### Stored items
● ● ● ● ●

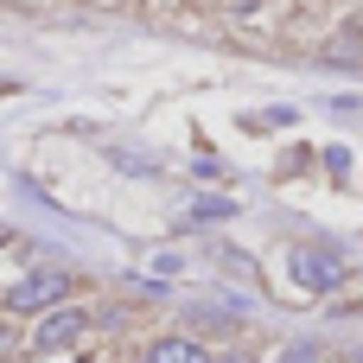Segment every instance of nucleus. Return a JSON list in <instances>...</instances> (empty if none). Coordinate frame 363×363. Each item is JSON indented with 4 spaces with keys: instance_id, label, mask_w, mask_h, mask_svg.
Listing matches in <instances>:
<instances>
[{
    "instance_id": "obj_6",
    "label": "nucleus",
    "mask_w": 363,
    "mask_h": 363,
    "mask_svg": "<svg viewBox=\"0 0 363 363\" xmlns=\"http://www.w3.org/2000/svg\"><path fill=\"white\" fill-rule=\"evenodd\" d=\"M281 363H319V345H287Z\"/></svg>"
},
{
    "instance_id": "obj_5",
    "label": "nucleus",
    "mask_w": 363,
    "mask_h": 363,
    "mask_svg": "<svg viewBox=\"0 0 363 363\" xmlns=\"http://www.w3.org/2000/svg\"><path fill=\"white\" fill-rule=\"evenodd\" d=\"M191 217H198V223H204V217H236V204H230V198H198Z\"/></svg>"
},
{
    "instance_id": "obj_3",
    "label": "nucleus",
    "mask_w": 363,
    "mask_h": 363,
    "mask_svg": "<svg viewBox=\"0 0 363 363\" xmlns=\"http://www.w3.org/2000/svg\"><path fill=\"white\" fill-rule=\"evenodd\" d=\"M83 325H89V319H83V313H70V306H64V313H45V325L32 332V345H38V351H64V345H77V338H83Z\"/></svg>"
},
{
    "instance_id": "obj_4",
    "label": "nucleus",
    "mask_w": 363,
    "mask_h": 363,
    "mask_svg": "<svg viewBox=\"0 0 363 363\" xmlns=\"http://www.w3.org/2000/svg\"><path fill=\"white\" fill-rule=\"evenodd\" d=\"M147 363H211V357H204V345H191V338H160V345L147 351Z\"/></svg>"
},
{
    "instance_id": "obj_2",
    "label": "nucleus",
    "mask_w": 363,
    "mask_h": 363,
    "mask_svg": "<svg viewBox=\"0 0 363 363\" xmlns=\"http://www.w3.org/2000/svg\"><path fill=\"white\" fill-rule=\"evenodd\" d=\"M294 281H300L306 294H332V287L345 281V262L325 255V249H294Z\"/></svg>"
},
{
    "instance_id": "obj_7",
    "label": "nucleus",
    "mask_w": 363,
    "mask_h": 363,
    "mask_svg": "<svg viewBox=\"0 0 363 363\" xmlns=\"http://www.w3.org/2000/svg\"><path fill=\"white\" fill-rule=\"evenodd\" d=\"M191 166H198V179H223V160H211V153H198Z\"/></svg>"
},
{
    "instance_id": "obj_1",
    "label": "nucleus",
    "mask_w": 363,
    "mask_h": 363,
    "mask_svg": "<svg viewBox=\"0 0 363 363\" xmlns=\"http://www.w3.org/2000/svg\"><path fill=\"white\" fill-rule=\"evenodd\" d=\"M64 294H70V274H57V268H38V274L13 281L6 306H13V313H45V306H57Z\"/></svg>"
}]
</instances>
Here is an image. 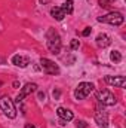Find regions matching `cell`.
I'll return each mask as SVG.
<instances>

● ● ● ● ●

Return every line of the stored items that contains the string "xmlns", and treat case as significant.

### Result of the exercise
    "mask_svg": "<svg viewBox=\"0 0 363 363\" xmlns=\"http://www.w3.org/2000/svg\"><path fill=\"white\" fill-rule=\"evenodd\" d=\"M281 363H319V345H287Z\"/></svg>"
    "mask_svg": "<svg viewBox=\"0 0 363 363\" xmlns=\"http://www.w3.org/2000/svg\"><path fill=\"white\" fill-rule=\"evenodd\" d=\"M191 217H198V223H204V217H236V204H230V198H198Z\"/></svg>"
    "mask_svg": "<svg viewBox=\"0 0 363 363\" xmlns=\"http://www.w3.org/2000/svg\"><path fill=\"white\" fill-rule=\"evenodd\" d=\"M83 325H89V319H83V313H70V306H64V313H45V325L32 332V345H38V351H64V345H77V338H83Z\"/></svg>"
    "mask_svg": "<svg viewBox=\"0 0 363 363\" xmlns=\"http://www.w3.org/2000/svg\"><path fill=\"white\" fill-rule=\"evenodd\" d=\"M147 363H211V357H204V345H191V338H160V345L147 351Z\"/></svg>"
    "mask_svg": "<svg viewBox=\"0 0 363 363\" xmlns=\"http://www.w3.org/2000/svg\"><path fill=\"white\" fill-rule=\"evenodd\" d=\"M294 281H300L306 294H332V287L345 281V262L325 255V249H294Z\"/></svg>"
    "mask_svg": "<svg viewBox=\"0 0 363 363\" xmlns=\"http://www.w3.org/2000/svg\"><path fill=\"white\" fill-rule=\"evenodd\" d=\"M191 166H198V179H223V160H211V153H198Z\"/></svg>"
    "mask_svg": "<svg viewBox=\"0 0 363 363\" xmlns=\"http://www.w3.org/2000/svg\"><path fill=\"white\" fill-rule=\"evenodd\" d=\"M64 294H70V274H57V268H38V274L13 281L6 306H13V313H45V306H57Z\"/></svg>"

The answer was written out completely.